Functional and structural characterization of a serine protease from Bacillus toyonensis co-expressed with short peptides from late embryogenesis abundant (LEA) proteins

The increasing demand for high-performance proteases in industrial applications necessitates strategies to enhance enzyme yield, stability, and functional robustness under extreme conditions. This study investigates a serine protease from Bacillus toyonensis , isolated from fermented kitchen waste, and its co-expression with short peptides derived from late embryogenesis abundant (LEA) proteins, LEA-I, and LEA-K. The protease gene was cloned into a pRSFDuet-1 vector and expressed in Escherichia coli BL21(DE3), followed by purification using immobilized metal affinity chromatography. Co-expression with LEA peptides significantly enhanced protease production and stability, with ProLEA-K achieving the highest purification fold (1,638.00) and specific activity (16.38 U/mg) compared to 0.01 U/mg in the crude extract.
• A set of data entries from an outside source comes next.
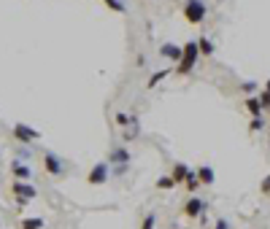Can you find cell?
<instances>
[{
    "label": "cell",
    "instance_id": "obj_1",
    "mask_svg": "<svg viewBox=\"0 0 270 229\" xmlns=\"http://www.w3.org/2000/svg\"><path fill=\"white\" fill-rule=\"evenodd\" d=\"M181 14L189 24H200L203 19H206V3H203V0H187Z\"/></svg>",
    "mask_w": 270,
    "mask_h": 229
},
{
    "label": "cell",
    "instance_id": "obj_2",
    "mask_svg": "<svg viewBox=\"0 0 270 229\" xmlns=\"http://www.w3.org/2000/svg\"><path fill=\"white\" fill-rule=\"evenodd\" d=\"M11 192H14V197L19 200V205H27V202L38 194V189H35V186H30L27 181H16L14 186H11Z\"/></svg>",
    "mask_w": 270,
    "mask_h": 229
},
{
    "label": "cell",
    "instance_id": "obj_3",
    "mask_svg": "<svg viewBox=\"0 0 270 229\" xmlns=\"http://www.w3.org/2000/svg\"><path fill=\"white\" fill-rule=\"evenodd\" d=\"M108 165L111 162H97L95 167H92V173H89V186H103L105 181H108Z\"/></svg>",
    "mask_w": 270,
    "mask_h": 229
},
{
    "label": "cell",
    "instance_id": "obj_4",
    "mask_svg": "<svg viewBox=\"0 0 270 229\" xmlns=\"http://www.w3.org/2000/svg\"><path fill=\"white\" fill-rule=\"evenodd\" d=\"M43 167H46V173H49V175H62V173H65L62 159H60L57 154H51V151L43 154Z\"/></svg>",
    "mask_w": 270,
    "mask_h": 229
},
{
    "label": "cell",
    "instance_id": "obj_5",
    "mask_svg": "<svg viewBox=\"0 0 270 229\" xmlns=\"http://www.w3.org/2000/svg\"><path fill=\"white\" fill-rule=\"evenodd\" d=\"M14 135H16V140H22V143H38V137H41V132H35L27 124H16Z\"/></svg>",
    "mask_w": 270,
    "mask_h": 229
},
{
    "label": "cell",
    "instance_id": "obj_6",
    "mask_svg": "<svg viewBox=\"0 0 270 229\" xmlns=\"http://www.w3.org/2000/svg\"><path fill=\"white\" fill-rule=\"evenodd\" d=\"M160 54H162V57H168V60H173L176 65H179V62H181V57H184V46L162 43V46H160Z\"/></svg>",
    "mask_w": 270,
    "mask_h": 229
},
{
    "label": "cell",
    "instance_id": "obj_7",
    "mask_svg": "<svg viewBox=\"0 0 270 229\" xmlns=\"http://www.w3.org/2000/svg\"><path fill=\"white\" fill-rule=\"evenodd\" d=\"M184 213H187L189 219L200 216V213H203V200H197V197H189L187 202H184Z\"/></svg>",
    "mask_w": 270,
    "mask_h": 229
},
{
    "label": "cell",
    "instance_id": "obj_8",
    "mask_svg": "<svg viewBox=\"0 0 270 229\" xmlns=\"http://www.w3.org/2000/svg\"><path fill=\"white\" fill-rule=\"evenodd\" d=\"M46 221L41 219V216H30V219H22L19 221V229H43Z\"/></svg>",
    "mask_w": 270,
    "mask_h": 229
},
{
    "label": "cell",
    "instance_id": "obj_9",
    "mask_svg": "<svg viewBox=\"0 0 270 229\" xmlns=\"http://www.w3.org/2000/svg\"><path fill=\"white\" fill-rule=\"evenodd\" d=\"M197 178H200L203 186H211V183H214V170H211V165H200V167H197Z\"/></svg>",
    "mask_w": 270,
    "mask_h": 229
},
{
    "label": "cell",
    "instance_id": "obj_10",
    "mask_svg": "<svg viewBox=\"0 0 270 229\" xmlns=\"http://www.w3.org/2000/svg\"><path fill=\"white\" fill-rule=\"evenodd\" d=\"M246 108L252 116H262V103H260V95L257 97H246Z\"/></svg>",
    "mask_w": 270,
    "mask_h": 229
},
{
    "label": "cell",
    "instance_id": "obj_11",
    "mask_svg": "<svg viewBox=\"0 0 270 229\" xmlns=\"http://www.w3.org/2000/svg\"><path fill=\"white\" fill-rule=\"evenodd\" d=\"M11 170H14V175H16L19 181H30V175H32L30 167H24L22 162H14V165H11Z\"/></svg>",
    "mask_w": 270,
    "mask_h": 229
},
{
    "label": "cell",
    "instance_id": "obj_12",
    "mask_svg": "<svg viewBox=\"0 0 270 229\" xmlns=\"http://www.w3.org/2000/svg\"><path fill=\"white\" fill-rule=\"evenodd\" d=\"M108 162H114V165H127L130 156H127V151H122V148H114L111 156H108Z\"/></svg>",
    "mask_w": 270,
    "mask_h": 229
},
{
    "label": "cell",
    "instance_id": "obj_13",
    "mask_svg": "<svg viewBox=\"0 0 270 229\" xmlns=\"http://www.w3.org/2000/svg\"><path fill=\"white\" fill-rule=\"evenodd\" d=\"M184 186H187V189H189V192H192V194H195V192H197V189H200V186H203V183H200V178H197V173H189V175H187V178H184Z\"/></svg>",
    "mask_w": 270,
    "mask_h": 229
},
{
    "label": "cell",
    "instance_id": "obj_14",
    "mask_svg": "<svg viewBox=\"0 0 270 229\" xmlns=\"http://www.w3.org/2000/svg\"><path fill=\"white\" fill-rule=\"evenodd\" d=\"M187 175H189V167H187V165H181V162H179V165L173 167V181H176V183H181L184 178H187Z\"/></svg>",
    "mask_w": 270,
    "mask_h": 229
},
{
    "label": "cell",
    "instance_id": "obj_15",
    "mask_svg": "<svg viewBox=\"0 0 270 229\" xmlns=\"http://www.w3.org/2000/svg\"><path fill=\"white\" fill-rule=\"evenodd\" d=\"M197 46H200V54H203V57H211V54H214V43H211L208 38H197Z\"/></svg>",
    "mask_w": 270,
    "mask_h": 229
},
{
    "label": "cell",
    "instance_id": "obj_16",
    "mask_svg": "<svg viewBox=\"0 0 270 229\" xmlns=\"http://www.w3.org/2000/svg\"><path fill=\"white\" fill-rule=\"evenodd\" d=\"M173 186H176L173 175H162V178L157 181V189H173Z\"/></svg>",
    "mask_w": 270,
    "mask_h": 229
},
{
    "label": "cell",
    "instance_id": "obj_17",
    "mask_svg": "<svg viewBox=\"0 0 270 229\" xmlns=\"http://www.w3.org/2000/svg\"><path fill=\"white\" fill-rule=\"evenodd\" d=\"M168 73H170V70H160V73H154V76L149 78V87H157V84H160V81H162V78H165Z\"/></svg>",
    "mask_w": 270,
    "mask_h": 229
},
{
    "label": "cell",
    "instance_id": "obj_18",
    "mask_svg": "<svg viewBox=\"0 0 270 229\" xmlns=\"http://www.w3.org/2000/svg\"><path fill=\"white\" fill-rule=\"evenodd\" d=\"M260 192H262V194H265V197H270V173H268V175H265V178H262V181H260Z\"/></svg>",
    "mask_w": 270,
    "mask_h": 229
},
{
    "label": "cell",
    "instance_id": "obj_19",
    "mask_svg": "<svg viewBox=\"0 0 270 229\" xmlns=\"http://www.w3.org/2000/svg\"><path fill=\"white\" fill-rule=\"evenodd\" d=\"M262 127H265V119H262V116H254L252 124H249V129H252V132H257V129H262Z\"/></svg>",
    "mask_w": 270,
    "mask_h": 229
},
{
    "label": "cell",
    "instance_id": "obj_20",
    "mask_svg": "<svg viewBox=\"0 0 270 229\" xmlns=\"http://www.w3.org/2000/svg\"><path fill=\"white\" fill-rule=\"evenodd\" d=\"M260 103H262V111L270 108V89H262L260 92Z\"/></svg>",
    "mask_w": 270,
    "mask_h": 229
},
{
    "label": "cell",
    "instance_id": "obj_21",
    "mask_svg": "<svg viewBox=\"0 0 270 229\" xmlns=\"http://www.w3.org/2000/svg\"><path fill=\"white\" fill-rule=\"evenodd\" d=\"M154 221H157V219H154V213H149L146 219H143V224H141V229H154Z\"/></svg>",
    "mask_w": 270,
    "mask_h": 229
},
{
    "label": "cell",
    "instance_id": "obj_22",
    "mask_svg": "<svg viewBox=\"0 0 270 229\" xmlns=\"http://www.w3.org/2000/svg\"><path fill=\"white\" fill-rule=\"evenodd\" d=\"M130 121H133V119H130L127 114H116V124H119V127H127Z\"/></svg>",
    "mask_w": 270,
    "mask_h": 229
},
{
    "label": "cell",
    "instance_id": "obj_23",
    "mask_svg": "<svg viewBox=\"0 0 270 229\" xmlns=\"http://www.w3.org/2000/svg\"><path fill=\"white\" fill-rule=\"evenodd\" d=\"M105 3H108V8H114V11H119V14H122V11H124V5L119 3V0H105Z\"/></svg>",
    "mask_w": 270,
    "mask_h": 229
},
{
    "label": "cell",
    "instance_id": "obj_24",
    "mask_svg": "<svg viewBox=\"0 0 270 229\" xmlns=\"http://www.w3.org/2000/svg\"><path fill=\"white\" fill-rule=\"evenodd\" d=\"M254 87H257V84H254V81H246V84H243V87H241V89H243V92H252Z\"/></svg>",
    "mask_w": 270,
    "mask_h": 229
},
{
    "label": "cell",
    "instance_id": "obj_25",
    "mask_svg": "<svg viewBox=\"0 0 270 229\" xmlns=\"http://www.w3.org/2000/svg\"><path fill=\"white\" fill-rule=\"evenodd\" d=\"M216 229H227V221H219V224H216Z\"/></svg>",
    "mask_w": 270,
    "mask_h": 229
},
{
    "label": "cell",
    "instance_id": "obj_26",
    "mask_svg": "<svg viewBox=\"0 0 270 229\" xmlns=\"http://www.w3.org/2000/svg\"><path fill=\"white\" fill-rule=\"evenodd\" d=\"M265 89H270V78H268V84H265Z\"/></svg>",
    "mask_w": 270,
    "mask_h": 229
}]
</instances>
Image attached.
Functionally, ProLEA-K exhibited a 2.5-fold increase in activity at 60°C and retained substantial activity up to 70°C, whereas the protease expressed alone (ProWL) declined sharply at elevated temperatures and maintained high activity across a broad pH range spanning acidic to alkaline conditions, a rare feature for acidic serine proteases. Evaluation under detergent-containing conditions revealed a differential response, whereby detergents enhanced the activity of ProWL but reduced the activity of LEA-co-expressed variants, indicating a context-dependent effect of LEA peptides on enzyme performance. In silico analysis supported these experimental findings. Multiple sequence alignment revealed strong conservation of the catalytic triad (Asp171, His203, and Ser225) and an amino acid profile consistent with secreted bacterial enzymes. Structural modeling confirmed stable folding, and molecular docking with azocasein indicated stronger substrate binding in LEA-containing variants (−6.9 kcal/mol for ProLEA-K vs −5.8 kcal/mol for ProWL). These results identify LEA peptides, particularly LEA-K, as effective molecular stabilizers, improving both the yield and functional robustness of industrial proteases.

IMPORTANCE

This work highlights a simple and effective approach to improve industrial proteases using short late embryogenesis abundant peptides as natural stabilizers. The method enhanced yield, thermal stability, and pH adaptability across acidic and alkaline conditions without genetic redesign of the protease itself, offering a broadly applicable and economical strategy for enzyme improvement.